Between 2008 and 2011, OPIC approved $217 million in “development” financing for Buchanan Renewables’ biofuel project in Liberia. Instead of rejuvenating smallholder rubber farms and converting the old trees into biofuel, Buchanan Renewables perpetrated livelihood destruction, severe worker injuries, water contamination, forest degradation, and facilitated sexual abuse of local women. Then it abandoned the project. OPIC too walked away, leaving local communities worse off and ignoring their pleas for remedy.

Injured worker with a photo of his injuries
Injured worker with a photo of his injuries

The documents, released under the Freedom of Information Act (FOIA), show that OPIC was fully aware of the project’s many flaws, later documented by the Liberian organization Green Advocates and its partners (including Accountability Counsel), but inexcusably funded an expansion of the project regardless.

State Department officials within the U.S. Embassy in Monrovia wrote to OPIC prior to its approval of the expansion project expressing “significant concerns” about its viability and sustainability. Officials raised concerns about Buchanan’s uncertain supply relationships that could be detrimental to smallholder rubber farmers, many of whom were eventually left without a source of income. The State Department cable noted that Buchanan’s rate of rubber tree replanting was also lower than projected, suggesting that it would “fall far short” of its rejuvenation commitments to those farmers (it did).

Damningly, the cable expressly called out the risk that Buchanan’s activities could have negative impacts on local charcoalers, particularly women and other vulnerable groups for whom rubber tree charcoal has been a historically important source of income. That risk too eventuated, with some women being forced to trade sex for wood in order to survive.

The cable also noted that a local farmers association, with whom Buchanan said it consulted, denied that contact, raising doubts about the accuracy of the information OPIC was receiving from its client. For these, and other reasons, the Embassy concluded that, without further information, “it [could not] support this project.”

OPIC ignored these warnings, with tragic consequences.

The FOIA documents also give some insight into why this might have happened. It was a “hot” project, with strong support within OPIC management. And we now know that the CEO of and key investor in Buchanan Renewables—a former OPIC consultant—effectively ghost-wrote a letter from the President of Liberia to the President of OPIC to “help ensure that there are no problems with [project] approval.”

To add insult to injury, Green Advocates has faced ongoing and unwarranted intimidation by the Liberian government as a result of its advocacy on this and other projects. OPIC ignored this as well, staying silent as Green Advocates suffered frequent verbal attacks from the Liberian government and Buchanan Renewables. With government harassment left unchecked, repression escalated and, over the last month, Green Advocates staff were forced into hiding in response to imminent threats of arrest.

Although it is too late to protect the communities in Liberia, OPIC now has an opportunity to learn from its mistakes and incorporate more transparent and responsible development finance practices across its operations.

OPIC is currently undergoing revisions to its Environmental and Social Policy Statement.
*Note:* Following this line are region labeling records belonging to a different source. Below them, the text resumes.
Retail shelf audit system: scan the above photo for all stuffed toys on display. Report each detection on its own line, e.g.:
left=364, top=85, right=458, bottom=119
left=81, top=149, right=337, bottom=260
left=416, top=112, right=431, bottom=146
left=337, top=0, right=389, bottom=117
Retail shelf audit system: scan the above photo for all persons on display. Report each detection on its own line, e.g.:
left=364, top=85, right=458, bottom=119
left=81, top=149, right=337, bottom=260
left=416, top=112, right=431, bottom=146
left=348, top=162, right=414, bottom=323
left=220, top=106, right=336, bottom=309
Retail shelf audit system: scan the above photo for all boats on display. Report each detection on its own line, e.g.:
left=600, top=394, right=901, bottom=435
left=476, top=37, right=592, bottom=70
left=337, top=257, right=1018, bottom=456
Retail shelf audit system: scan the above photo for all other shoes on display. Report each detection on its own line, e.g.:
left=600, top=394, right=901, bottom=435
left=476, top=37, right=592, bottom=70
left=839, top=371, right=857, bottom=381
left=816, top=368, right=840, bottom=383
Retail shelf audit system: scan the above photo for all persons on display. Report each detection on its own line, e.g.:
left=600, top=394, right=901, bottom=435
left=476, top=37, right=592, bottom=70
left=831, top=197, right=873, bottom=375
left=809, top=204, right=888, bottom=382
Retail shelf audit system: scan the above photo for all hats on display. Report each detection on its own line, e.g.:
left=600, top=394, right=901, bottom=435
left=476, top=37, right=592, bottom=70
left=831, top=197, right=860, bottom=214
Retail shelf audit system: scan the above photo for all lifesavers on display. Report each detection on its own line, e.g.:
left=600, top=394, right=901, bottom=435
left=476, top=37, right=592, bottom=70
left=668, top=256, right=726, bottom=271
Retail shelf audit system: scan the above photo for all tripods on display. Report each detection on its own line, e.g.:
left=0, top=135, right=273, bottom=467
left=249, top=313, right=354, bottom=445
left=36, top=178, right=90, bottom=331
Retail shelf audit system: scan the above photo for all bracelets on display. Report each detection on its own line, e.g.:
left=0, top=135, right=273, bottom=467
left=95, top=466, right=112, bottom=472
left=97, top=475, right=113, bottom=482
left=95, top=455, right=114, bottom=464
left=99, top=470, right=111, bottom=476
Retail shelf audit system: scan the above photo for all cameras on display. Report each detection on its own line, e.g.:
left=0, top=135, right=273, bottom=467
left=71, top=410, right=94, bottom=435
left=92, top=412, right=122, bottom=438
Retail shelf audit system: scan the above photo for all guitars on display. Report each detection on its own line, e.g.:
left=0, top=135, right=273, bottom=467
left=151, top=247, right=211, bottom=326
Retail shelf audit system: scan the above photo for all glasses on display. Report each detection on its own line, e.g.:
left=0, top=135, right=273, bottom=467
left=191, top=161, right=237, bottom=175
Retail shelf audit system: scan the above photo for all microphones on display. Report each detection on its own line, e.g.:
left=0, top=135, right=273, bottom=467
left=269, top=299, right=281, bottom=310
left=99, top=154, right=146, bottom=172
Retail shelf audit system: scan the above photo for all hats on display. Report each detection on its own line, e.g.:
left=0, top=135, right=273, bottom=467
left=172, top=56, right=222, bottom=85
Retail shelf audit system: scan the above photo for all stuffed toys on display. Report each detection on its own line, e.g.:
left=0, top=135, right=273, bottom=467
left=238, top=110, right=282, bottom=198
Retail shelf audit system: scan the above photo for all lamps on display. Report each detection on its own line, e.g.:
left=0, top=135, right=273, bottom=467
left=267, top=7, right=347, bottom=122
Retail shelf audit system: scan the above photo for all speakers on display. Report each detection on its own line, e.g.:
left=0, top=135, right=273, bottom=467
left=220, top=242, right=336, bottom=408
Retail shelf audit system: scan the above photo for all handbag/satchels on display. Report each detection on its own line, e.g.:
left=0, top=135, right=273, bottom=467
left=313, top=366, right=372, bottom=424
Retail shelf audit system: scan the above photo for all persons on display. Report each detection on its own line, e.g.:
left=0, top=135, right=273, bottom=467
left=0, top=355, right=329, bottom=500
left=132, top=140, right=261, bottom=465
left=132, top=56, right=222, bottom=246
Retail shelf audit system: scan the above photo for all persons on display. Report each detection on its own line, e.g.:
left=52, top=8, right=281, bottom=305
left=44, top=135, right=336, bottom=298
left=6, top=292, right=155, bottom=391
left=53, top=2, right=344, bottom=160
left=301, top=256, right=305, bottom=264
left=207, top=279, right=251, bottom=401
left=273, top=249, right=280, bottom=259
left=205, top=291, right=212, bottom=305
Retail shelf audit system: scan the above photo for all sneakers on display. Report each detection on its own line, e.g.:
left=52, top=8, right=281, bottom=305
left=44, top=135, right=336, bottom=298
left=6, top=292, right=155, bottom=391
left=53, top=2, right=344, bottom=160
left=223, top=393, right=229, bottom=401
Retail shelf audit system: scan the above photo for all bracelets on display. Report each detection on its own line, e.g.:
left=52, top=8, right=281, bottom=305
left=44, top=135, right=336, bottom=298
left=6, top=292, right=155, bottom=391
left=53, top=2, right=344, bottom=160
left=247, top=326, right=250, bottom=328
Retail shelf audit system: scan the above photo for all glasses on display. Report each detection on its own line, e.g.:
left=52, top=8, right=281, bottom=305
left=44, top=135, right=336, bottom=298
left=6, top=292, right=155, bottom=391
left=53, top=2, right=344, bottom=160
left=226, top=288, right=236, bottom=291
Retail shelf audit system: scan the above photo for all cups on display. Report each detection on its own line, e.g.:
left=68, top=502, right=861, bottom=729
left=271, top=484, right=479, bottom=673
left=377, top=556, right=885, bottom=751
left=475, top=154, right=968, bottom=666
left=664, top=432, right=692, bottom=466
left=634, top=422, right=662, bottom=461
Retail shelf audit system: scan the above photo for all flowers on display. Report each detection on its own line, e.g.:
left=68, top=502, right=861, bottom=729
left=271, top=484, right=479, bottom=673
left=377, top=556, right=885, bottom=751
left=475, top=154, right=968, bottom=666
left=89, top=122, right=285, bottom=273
Together with 17 other organizations, we provided specific recommendations to OPIC to ensure that it institutes practices that will protect against such harmful, insider deals and abandoned projects that don’t fulfill their development goals. These recommendations include provisions for proper human rights due diligence, regular site visits, independent verification of client reporting, and strengthened accountability for harms caused by OPIC-supported projects. Importantly, OPIC also needs to take steps to protect the people who raise concerns about harmful projects. The agency’s failure to do so in this case contributed to the vulnerable situation of Green Advocates. OPIC should adopt a provision expressing a zero-tolerance approach to threats against human rights defenders like Green Advocates and should commit to using its leverage and relationships to try to minimize and remedy those threats.

There’s clearly no justification for a U.S. agency to have substandard development finance practices. OPIC must implement changes in order to ensure that communities are protected and that it makes more lasting, fruitful investments. This would be a win for everyone—OPIC, businesses, and, most importantly, the communities these projects aim to benefit.